Given passage:
- Opening Delimiter -
= General Glass Industries =

American glassmaker

General Glass Industries (GGI) was a United States–based wholly owned subsidiary of General Glass International. GGI manufactured sheet glass from 1988 until 1993 using the Fourcault process. GGI also produced cut sheet and window glass from flat glass produced by other manufacturers. The site of GGI was located in Jeannette, Pennsylvania, which is located east of Pittsburgh, PA. GGI was one of the largest single employers in Jeannette and was one of the last of the "major" glass plants to operate in the "Glass City". According to local rumors the "Window House" as it was known, was once the largest producer of window glass in the world.

== History ==
General Glass International (GGI) is a fifth-generation, family-owned architectural glass company founded in 1900 on Manhattan's Upper East Side by Max Balik. The business began during an era when small glass merchants operated from pushcarts on the Lower East Side, supplying residential customers and local tradespeople. In its early years, the company focused on repair work and small-scale glass needs within New York City.
- Closing Delimiter -
Record excerpts:
- Opening Delimiter -
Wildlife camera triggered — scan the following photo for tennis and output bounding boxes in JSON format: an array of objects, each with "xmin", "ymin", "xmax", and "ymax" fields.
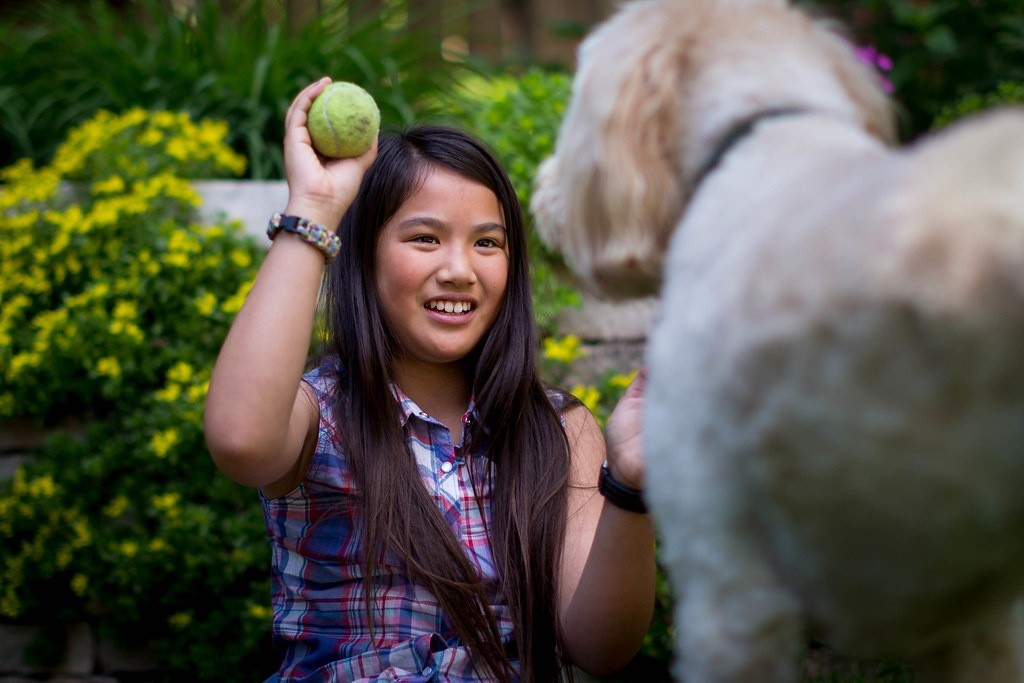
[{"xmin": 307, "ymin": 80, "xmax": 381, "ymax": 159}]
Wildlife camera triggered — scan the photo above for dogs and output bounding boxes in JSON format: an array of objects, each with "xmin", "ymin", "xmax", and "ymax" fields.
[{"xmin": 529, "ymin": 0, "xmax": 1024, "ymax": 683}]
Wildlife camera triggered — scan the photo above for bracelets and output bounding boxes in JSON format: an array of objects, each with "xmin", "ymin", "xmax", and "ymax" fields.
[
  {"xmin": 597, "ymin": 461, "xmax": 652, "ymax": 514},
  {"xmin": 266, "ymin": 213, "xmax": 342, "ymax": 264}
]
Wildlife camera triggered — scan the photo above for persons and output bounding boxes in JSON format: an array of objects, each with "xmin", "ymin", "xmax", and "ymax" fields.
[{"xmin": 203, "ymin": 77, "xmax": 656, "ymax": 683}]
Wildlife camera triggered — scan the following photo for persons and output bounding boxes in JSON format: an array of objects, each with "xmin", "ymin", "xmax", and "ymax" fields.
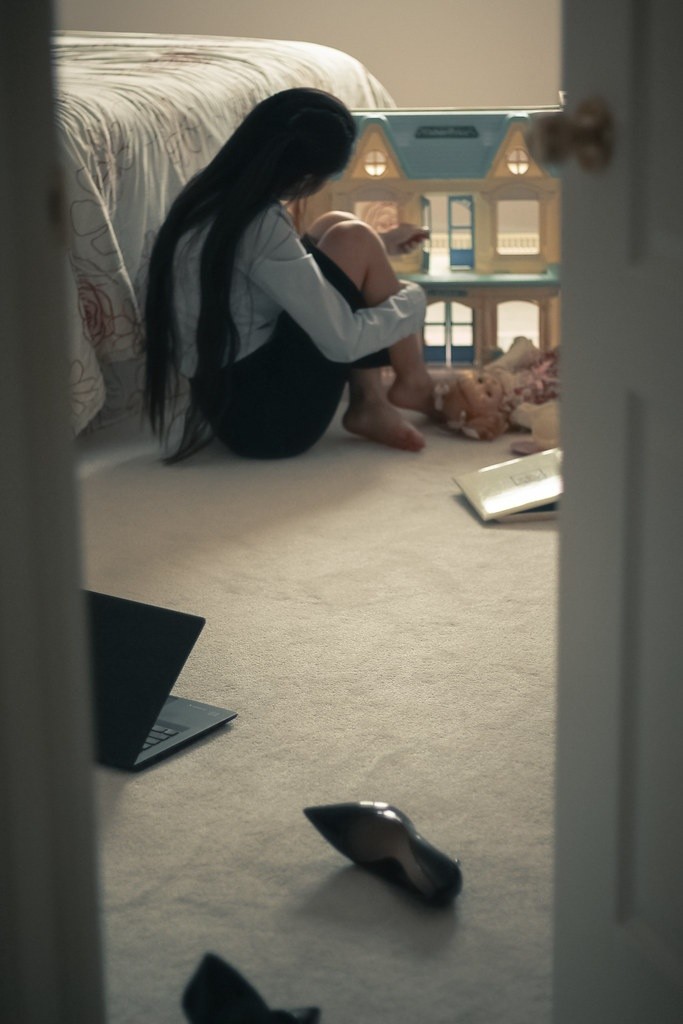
- Closing Delimiter -
Problems and tasks:
- a) Using the article on General Glass Industries, answer the following:
(i) Which process did the company use to manufacture sheet glass from 1988 until 1993?
(ii) In which town was the company's site located?
(iii) Who founded General Glass International, and where?
- b) Based on the article on General Glass Industries, explain how the company's output included glass that it did not itself manufacture.
- c) Continue the article on General Glass Industries from its final sentence.

Answers given:
- a)
(i) The Fourcault process.
(ii) Jeannette, Pennsylvania, east of Pittsburgh.
(iii) Max Balik founded it on Manhattan's Upper East Side.

- b) Besides manufacturing its own sheet glass, the company produced cut sheet and window glass from flat glass made by other manufacturers. Part of its output was therefore finished from glass that it had not made.

- c)
The business transitioned to its second generation when Max's son, Herman Balik, assumed leadership and renamed the company Max Balik's Son. Herman expanded its activities beyond residential repairs into storefront glazing and later secured work on large developments, including projects within the Tudor City complex. By the early 1930s, the company shifted from glazing services to glass distribution, becoming a supplier for a major U.S. glass manufacturer.

After Herman Balik died in 1945, the company was managed by his wife, Fanny, until their sons Arthur and Albert returned from military service to continue the family enterprise. During the post-war construction boom of the 1950s, domestic glass shortages prompted Arthur Balik to travel to Europe to establish new supply relationships. These partnerships formed the foundation of the company's long-term import business.

Throughout the 1960s, the company completed a series of acquisitions in the New York region that strengthened its position as a leading distributor. In the late 1960s, the business was renamed General Glass Industries Corporation to reflect its broadened scope. The company was later recognized by the Glass and Mirror Division in 1970 for its expanding role within the industry.

In the 1980s, General Glass expanded into the architectural specialty-glass market through its alliance with Pilkington, becoming one of the largest U.S. distributors of Pyroshield™ wired glass. The company also acquired Jeannette Sheet Glass in Pennsylvania, adding sheet-glass production and cutting capabilities.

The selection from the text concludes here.